Vamps like to get a good grip around their prey, particularly ones who carry weapons. There was nothing Mike could do, and as the vamp was already backing into the stairwell, only a second or two for someone else to do something.

The vampire fell to the ground, its forearm filaments coming loose with a sticky popping sound, though they probably hadn't penetrated Mike's heavy clothes. I pulled the splinter out of its head and put the stake of almost two-thousand-year-old timber back in the bag before the others got a proper look at the odd silver sheen that came from deep within the wood.
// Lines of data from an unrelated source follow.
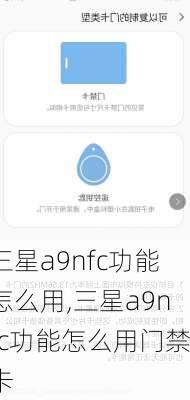 三星a9nfc功能怎么用,三星a9nfc功能怎么用门禁卡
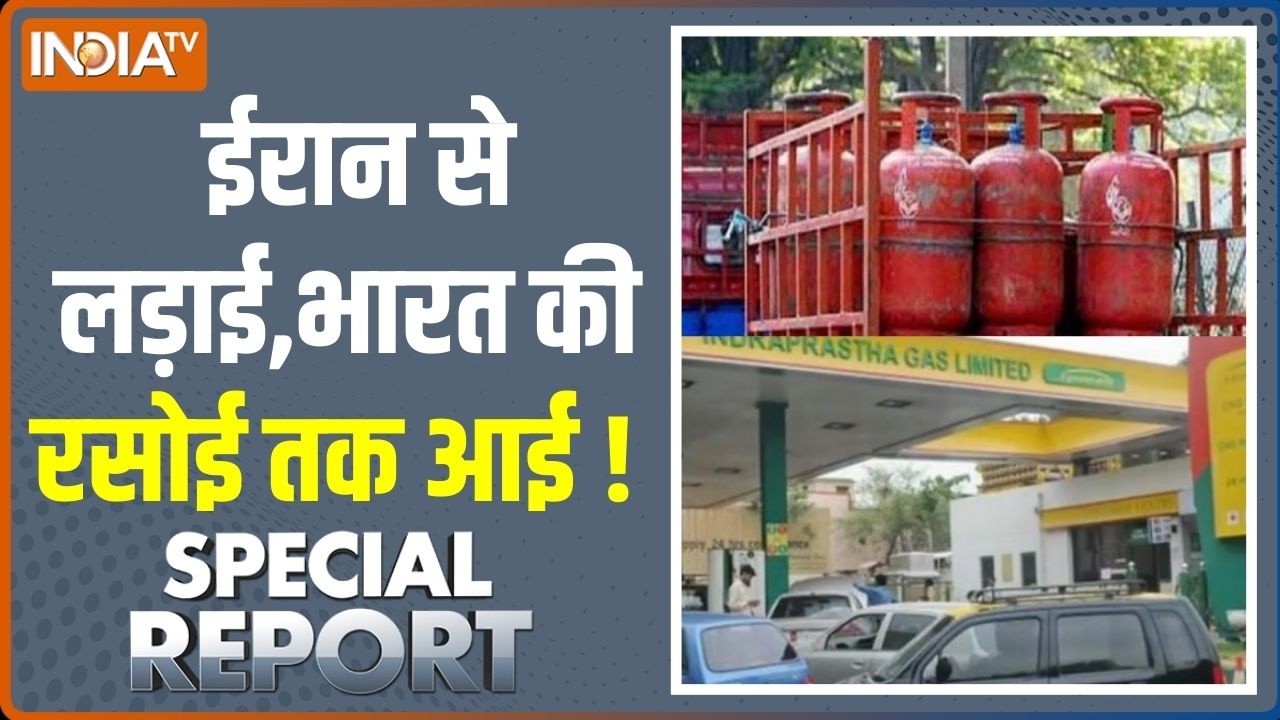 Special Report: ईरान से लड़ाई,भारत की रसोई तक आई! | LPG Cylinder Crisis | Iran War | Middl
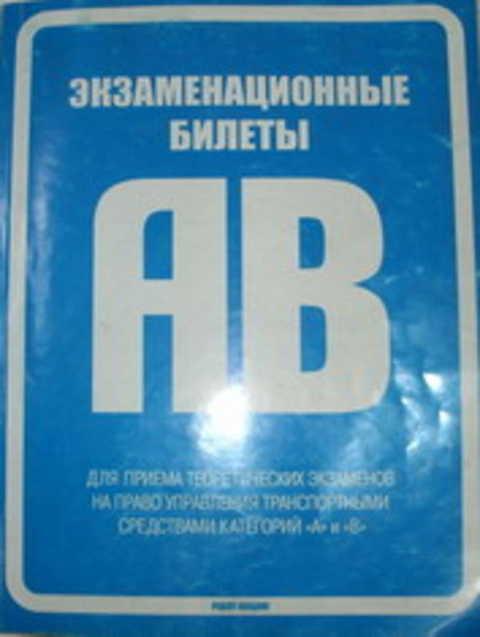 Г а б т. Экзаменационные билеты Громоковский Бачманов Репин а и б. Громоковский г.б., Бачманов с.г., Репин я.с.. Эволюция экзаменационных билетов. Громоковский Бачманов Репин экзаменационные билеты 2006 года.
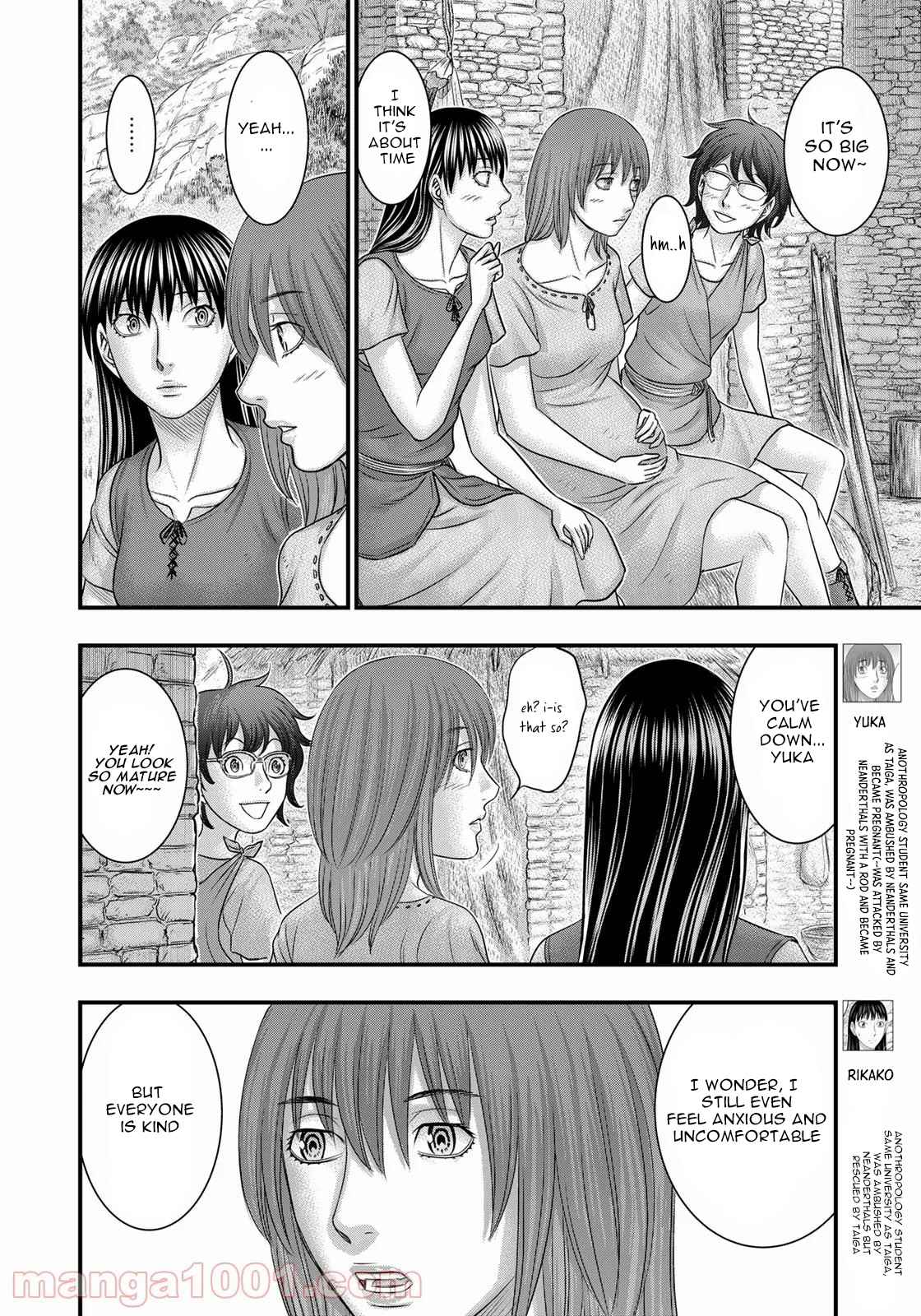 Read Sousei no Taiga chapter 84 image 6 on Lezhin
Karl dragged Mike back into the flare-light as Susan covered him. Both of them were pretty calm, I thought. At least they were still doing stuff, rather than freaking out.

"Oh man," said Karl. He'd sat Mike up, and then had to catch him again as he fell backwards. Out in the light, I saw that I'd waited just that second too long, perhaps from some subconscious dislike of the man. The last few vampire bites had not been just of Mike's helmet.

"What… what do we do?" asked Susan. She turned to me, pointedly not looking at her dead husband.

"I'm sorry," I said. I really meant it, particularly since it was my slackness that had let the vamp finish him off. Mike was an idiot but he didn't deserve to die, and I could have saved him. "But he's got to be dealt with the same way as the vampires now. Then you and Karl have to go down and clean out the rest. Otherwise they'll kill you too."

It usually helps to state the situation clearly. Stave off the shock with the need to do something life-saving. Adrenalin focuses the mind wonderfully.

Susan looked away for a couple of seconds. I thought she might vomit, but I'd underestimated her again. She turned back, and still holding her pistol in her right hand, reached into a thigh pocket and pulled out a Quick-Flame™.

"I should be the one to do it," she said. Karl stepped back as she thumbed the Quick-Flame™ and dropped it on the corpse. The little cube deliquesced into a jelly film that spread over the torso of what had once been a man. Then, as it splashed on the floor, it woofed alight, burning blue.

Susan watched the fire. I couldn't see much of her face, but from what I could see, I thought she'd be OK for about an hour before the shock knocked her off her feet. Provided she got on with the job as soon as possible.